§ **What to work on**: For this exercise, output the line containing "New Zealand, site EFH_HCAMH10, 2019-09-21" and all lines after it to the end of the records, exactly, with no other content.

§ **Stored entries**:

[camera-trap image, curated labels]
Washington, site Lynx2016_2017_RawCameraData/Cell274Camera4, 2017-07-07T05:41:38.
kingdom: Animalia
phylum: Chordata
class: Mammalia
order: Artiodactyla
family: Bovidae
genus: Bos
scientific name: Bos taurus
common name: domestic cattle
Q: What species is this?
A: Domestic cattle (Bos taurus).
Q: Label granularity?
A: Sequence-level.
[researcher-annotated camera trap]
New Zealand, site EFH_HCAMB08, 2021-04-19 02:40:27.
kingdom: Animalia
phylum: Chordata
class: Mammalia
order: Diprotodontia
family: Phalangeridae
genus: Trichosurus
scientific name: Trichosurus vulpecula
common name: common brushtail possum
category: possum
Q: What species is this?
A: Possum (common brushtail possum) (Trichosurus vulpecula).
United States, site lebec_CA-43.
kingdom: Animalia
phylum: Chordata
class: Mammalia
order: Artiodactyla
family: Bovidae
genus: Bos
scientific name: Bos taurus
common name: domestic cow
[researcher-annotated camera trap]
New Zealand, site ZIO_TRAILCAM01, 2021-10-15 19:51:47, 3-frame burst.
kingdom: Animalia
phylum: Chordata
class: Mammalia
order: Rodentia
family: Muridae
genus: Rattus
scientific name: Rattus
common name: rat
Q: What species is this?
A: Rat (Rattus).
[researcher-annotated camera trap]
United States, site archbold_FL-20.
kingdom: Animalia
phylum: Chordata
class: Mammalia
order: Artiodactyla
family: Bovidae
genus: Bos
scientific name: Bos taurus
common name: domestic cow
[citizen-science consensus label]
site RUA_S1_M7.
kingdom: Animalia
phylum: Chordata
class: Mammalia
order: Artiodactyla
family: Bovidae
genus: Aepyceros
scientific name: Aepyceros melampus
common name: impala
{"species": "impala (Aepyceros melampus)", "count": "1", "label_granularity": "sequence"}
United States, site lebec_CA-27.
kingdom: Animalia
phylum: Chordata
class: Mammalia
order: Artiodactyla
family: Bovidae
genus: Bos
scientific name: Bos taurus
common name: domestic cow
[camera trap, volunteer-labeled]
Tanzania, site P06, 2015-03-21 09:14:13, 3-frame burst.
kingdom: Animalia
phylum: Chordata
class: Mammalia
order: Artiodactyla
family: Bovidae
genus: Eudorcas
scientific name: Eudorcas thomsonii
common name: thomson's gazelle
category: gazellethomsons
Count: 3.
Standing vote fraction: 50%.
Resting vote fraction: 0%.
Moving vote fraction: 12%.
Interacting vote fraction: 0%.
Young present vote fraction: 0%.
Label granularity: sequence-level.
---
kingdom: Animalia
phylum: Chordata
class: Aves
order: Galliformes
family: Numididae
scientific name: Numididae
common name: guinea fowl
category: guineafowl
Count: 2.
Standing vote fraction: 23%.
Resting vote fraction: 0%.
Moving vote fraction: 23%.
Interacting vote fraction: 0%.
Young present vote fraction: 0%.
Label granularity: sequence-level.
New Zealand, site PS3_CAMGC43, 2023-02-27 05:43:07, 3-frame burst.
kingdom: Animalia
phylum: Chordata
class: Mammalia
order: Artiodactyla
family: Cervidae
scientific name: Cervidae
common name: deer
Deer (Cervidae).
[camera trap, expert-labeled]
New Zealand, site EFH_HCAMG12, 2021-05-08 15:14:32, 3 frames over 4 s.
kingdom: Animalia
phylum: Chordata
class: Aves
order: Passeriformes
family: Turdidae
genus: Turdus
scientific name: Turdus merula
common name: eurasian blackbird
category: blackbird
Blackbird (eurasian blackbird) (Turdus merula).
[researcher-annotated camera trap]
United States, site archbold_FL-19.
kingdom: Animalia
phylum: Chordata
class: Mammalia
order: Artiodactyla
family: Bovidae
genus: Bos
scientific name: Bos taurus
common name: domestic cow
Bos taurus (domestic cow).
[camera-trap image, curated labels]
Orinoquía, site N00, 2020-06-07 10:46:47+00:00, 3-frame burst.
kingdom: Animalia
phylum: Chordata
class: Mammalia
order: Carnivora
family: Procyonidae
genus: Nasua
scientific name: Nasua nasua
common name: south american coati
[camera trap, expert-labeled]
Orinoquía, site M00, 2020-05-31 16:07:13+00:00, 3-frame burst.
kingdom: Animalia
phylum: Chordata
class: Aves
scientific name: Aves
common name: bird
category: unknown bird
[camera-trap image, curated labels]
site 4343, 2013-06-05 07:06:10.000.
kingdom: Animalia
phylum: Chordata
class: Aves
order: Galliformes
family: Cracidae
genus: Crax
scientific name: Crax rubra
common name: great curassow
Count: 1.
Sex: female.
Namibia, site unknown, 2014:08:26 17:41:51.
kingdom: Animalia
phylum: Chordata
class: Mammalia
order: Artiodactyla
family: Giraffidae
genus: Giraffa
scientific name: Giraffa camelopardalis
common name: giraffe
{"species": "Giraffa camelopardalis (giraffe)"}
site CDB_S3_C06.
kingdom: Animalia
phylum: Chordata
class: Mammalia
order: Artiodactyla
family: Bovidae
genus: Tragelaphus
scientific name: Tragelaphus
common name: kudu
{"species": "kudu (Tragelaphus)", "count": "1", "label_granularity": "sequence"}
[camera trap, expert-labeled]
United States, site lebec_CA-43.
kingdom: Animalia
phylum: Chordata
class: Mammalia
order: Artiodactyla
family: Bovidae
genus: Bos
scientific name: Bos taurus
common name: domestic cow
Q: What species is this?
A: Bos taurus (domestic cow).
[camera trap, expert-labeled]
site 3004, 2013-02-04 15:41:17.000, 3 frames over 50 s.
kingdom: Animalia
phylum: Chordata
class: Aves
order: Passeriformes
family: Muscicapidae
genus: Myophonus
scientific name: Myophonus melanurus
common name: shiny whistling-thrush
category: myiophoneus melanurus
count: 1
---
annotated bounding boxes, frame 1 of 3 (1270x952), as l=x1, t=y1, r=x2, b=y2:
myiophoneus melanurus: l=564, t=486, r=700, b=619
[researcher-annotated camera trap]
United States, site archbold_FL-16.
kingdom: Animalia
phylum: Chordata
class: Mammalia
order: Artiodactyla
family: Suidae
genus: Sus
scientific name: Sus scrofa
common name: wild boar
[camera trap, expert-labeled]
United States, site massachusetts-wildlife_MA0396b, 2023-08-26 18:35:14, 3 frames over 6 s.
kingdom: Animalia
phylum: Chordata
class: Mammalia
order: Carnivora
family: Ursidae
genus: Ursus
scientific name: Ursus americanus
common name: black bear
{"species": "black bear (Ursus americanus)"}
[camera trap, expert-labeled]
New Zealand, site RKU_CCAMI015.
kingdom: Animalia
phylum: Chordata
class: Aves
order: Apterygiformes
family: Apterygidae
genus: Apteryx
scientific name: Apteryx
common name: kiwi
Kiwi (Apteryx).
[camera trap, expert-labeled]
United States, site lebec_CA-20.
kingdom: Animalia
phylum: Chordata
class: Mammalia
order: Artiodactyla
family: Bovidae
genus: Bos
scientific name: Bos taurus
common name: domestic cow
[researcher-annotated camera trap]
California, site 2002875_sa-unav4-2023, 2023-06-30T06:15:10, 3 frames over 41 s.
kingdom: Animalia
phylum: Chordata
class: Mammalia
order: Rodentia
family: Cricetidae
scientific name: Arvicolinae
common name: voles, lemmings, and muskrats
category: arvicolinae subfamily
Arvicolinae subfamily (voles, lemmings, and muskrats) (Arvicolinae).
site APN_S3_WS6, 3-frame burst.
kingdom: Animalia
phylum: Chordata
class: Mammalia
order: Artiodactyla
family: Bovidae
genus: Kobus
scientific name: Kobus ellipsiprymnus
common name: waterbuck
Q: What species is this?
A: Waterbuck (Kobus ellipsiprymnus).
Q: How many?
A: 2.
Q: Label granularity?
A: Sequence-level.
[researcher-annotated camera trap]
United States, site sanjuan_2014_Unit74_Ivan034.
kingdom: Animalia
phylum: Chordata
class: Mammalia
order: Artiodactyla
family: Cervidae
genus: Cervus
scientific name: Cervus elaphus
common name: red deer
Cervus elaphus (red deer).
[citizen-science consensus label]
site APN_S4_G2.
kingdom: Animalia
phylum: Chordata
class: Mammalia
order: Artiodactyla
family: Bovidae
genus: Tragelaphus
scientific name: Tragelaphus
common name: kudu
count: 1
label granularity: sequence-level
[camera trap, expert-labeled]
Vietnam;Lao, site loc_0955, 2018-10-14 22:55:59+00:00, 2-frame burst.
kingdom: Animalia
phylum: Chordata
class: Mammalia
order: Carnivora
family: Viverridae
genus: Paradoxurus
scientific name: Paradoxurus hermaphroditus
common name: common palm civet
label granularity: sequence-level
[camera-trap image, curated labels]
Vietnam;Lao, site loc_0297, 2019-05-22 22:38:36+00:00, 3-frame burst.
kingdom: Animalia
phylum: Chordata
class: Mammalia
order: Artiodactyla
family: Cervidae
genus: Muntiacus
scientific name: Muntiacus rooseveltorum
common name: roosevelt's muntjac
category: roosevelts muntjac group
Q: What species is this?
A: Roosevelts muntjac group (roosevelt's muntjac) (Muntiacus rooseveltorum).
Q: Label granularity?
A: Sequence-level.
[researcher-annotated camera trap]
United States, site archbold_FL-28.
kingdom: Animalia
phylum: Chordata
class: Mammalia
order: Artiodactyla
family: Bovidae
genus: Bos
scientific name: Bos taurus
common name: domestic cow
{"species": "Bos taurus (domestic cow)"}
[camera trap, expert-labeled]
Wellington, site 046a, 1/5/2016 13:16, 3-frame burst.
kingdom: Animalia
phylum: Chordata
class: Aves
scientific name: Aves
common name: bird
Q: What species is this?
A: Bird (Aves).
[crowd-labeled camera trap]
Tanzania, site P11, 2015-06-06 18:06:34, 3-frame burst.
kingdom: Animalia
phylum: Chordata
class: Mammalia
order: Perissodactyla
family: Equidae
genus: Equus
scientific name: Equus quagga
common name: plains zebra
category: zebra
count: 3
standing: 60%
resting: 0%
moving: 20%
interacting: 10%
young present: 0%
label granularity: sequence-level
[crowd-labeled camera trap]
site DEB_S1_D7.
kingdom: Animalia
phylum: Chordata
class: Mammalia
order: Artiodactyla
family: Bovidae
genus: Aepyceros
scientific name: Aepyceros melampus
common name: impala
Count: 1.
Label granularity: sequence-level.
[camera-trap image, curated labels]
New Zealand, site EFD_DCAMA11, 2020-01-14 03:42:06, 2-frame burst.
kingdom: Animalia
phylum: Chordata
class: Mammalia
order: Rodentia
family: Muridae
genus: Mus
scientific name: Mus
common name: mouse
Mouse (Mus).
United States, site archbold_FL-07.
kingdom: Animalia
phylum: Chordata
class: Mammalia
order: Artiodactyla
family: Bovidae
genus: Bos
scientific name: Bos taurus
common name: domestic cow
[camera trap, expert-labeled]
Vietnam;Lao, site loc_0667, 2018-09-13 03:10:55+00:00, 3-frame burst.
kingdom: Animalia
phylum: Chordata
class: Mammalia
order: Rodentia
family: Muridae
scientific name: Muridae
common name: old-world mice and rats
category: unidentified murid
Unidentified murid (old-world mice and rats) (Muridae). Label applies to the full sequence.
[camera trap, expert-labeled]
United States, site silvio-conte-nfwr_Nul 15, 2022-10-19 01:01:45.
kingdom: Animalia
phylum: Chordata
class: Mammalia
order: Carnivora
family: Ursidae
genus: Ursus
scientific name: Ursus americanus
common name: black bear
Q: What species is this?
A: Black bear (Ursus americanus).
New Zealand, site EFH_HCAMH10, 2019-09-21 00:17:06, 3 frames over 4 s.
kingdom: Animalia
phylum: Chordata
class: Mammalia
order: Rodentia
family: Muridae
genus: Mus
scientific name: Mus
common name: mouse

§ **Solution to this problem**:
New Zealand, site EFH_HCAMH10, 2019-09-21 00:17:06, 3 frames over 4 s.
kingdom: Animalia
phylum: Chordata
class: Mammalia
order: Rodentia
family: Muridae
genus: Mus
scientific name: Mus
common name: mouse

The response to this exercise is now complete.